* TRECHO DA PÁGINA:
____________
A morte do grupo de Azulão; Maria, Zabelê e Canjica pela Volante de Zé Rufino na Lagoa do Limo, em Mairi, Bahia... Na citação abaixo Nascimento descreve a figura de Maria de Azulão.
[...]
Maria de Azulão, morena esbelta e vestia a caráter. Trajava roupa para entrar
no mato, visto que as mulheres do cangaço usavam dois trajes, um para o mato e
outro para a cidade. No reinício das atividades usava roupa nova. Era vestido
de mescla acinzentado, cujo comprimento ia a baixo dos joelhos; manga até os
punhos, remendadas por galões coloridos. No tórax, à altura dos seios, outros
calões enfeitavam o traje da sertaneja, natural de Jacobina Bahia.(Nascimento p 225)
As cabeças foram
transportadas em sacos, expostas para fotografia em Mairi e depois seguiram
para o Instituto Nina Rodrigues em Salvador. Ainda de acordo com o velho Pedro,
próximo do local havia uma roça de mandioca que ficou totalmente arrasada com o
tiroteio.
____________
* DADOS FORNECIDOS:
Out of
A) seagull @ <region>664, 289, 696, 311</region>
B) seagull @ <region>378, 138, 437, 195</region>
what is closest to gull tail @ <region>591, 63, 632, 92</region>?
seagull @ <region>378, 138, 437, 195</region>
____________
* TAREFA PROPOSTA: Transcreva, do trecho sobre o grupo de Azulão, a passagem entre "A morte do grupo" e "Maria de Azulão.", ambos incluídos. Os itens não têm nenhum papel aqui.

* SOLUÇÃO COMPLETA:
A morte do grupo de Azulão; Maria, Zabelê e Canjica pela Volante de Zé Rufino na Lagoa do Limo, em Mairi, Bahia... Na citação abaixo Nascimento descreve a figura de Maria de Azulão.